Bei mehreren Widerständen hintereinander befinden sich alle in der gleichen Masche. Es fließt also durch alle der gleiche Strom. Nehmen wir z.B. drei Widerstände und betrachten wir die Spannungen:

  • U1 = R1 I
  • U2 = R2 I
  • U3 = R3 I

Da die drei in der gleichen Masche sind, summiert sich die Spannung:

Ugesamt = U1 + U2 + U3 = (R1 + R2 + R3) I

Durch Vergleich mit der Grundform des Ohm’schen Gesetz ergibt sich, dass der Gesamtwiderstand die Summe der Teilwiderstände ist.

Das gleiche gilt auch für die Reihenschaltung von Induktivitäten und die Parallelschaltung(!) von Kondensatoren.

Parallelschaltung

Bei mehreren Widerständen nebeneinander hat jeder seine eigene Masche, also seinen eigenen Strom. Aber die Spannung ist bei allen gleich.
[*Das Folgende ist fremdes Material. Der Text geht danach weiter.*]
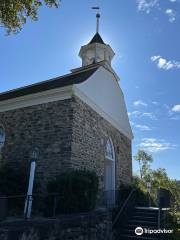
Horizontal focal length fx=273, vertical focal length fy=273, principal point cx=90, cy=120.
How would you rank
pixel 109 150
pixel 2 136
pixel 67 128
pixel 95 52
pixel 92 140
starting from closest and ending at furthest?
1. pixel 67 128
2. pixel 92 140
3. pixel 2 136
4. pixel 109 150
5. pixel 95 52

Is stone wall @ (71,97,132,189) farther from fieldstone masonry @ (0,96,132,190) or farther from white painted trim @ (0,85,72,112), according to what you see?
white painted trim @ (0,85,72,112)

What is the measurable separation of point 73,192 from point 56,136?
3034 millimetres

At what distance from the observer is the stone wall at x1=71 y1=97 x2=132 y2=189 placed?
39.7ft

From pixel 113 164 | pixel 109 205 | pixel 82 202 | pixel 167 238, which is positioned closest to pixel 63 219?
pixel 82 202

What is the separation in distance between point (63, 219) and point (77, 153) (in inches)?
160

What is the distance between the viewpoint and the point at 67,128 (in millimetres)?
11875

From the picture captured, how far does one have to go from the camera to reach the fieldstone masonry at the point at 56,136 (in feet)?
38.5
Also betrachten wir die einzelnen Ströme:

  • I1 = U / R1
  • I2 = U / R2
  • I3 = U / R3

Da die drei Maschen in einem Knoten zusammenlaufen, ergibt sich hier der Gesamtstrom als Summe der Teilströme:

Igesamt = I1 + I2 + I3 = U (1/R1 + 1/R2 + 1/R3)

Durch den Vergleich mit der Grundform des Ohm’schen Gesetz ergibt sich hier, dass der Kehrwert des Gesamtwiderstands die Summe der Kehrwerte der Teilwiderstände ist.

Das gleiche gilt auch für die Parallelschaltung von Induktivitäten und die Reihenschaltung(!) von Kondensatoren.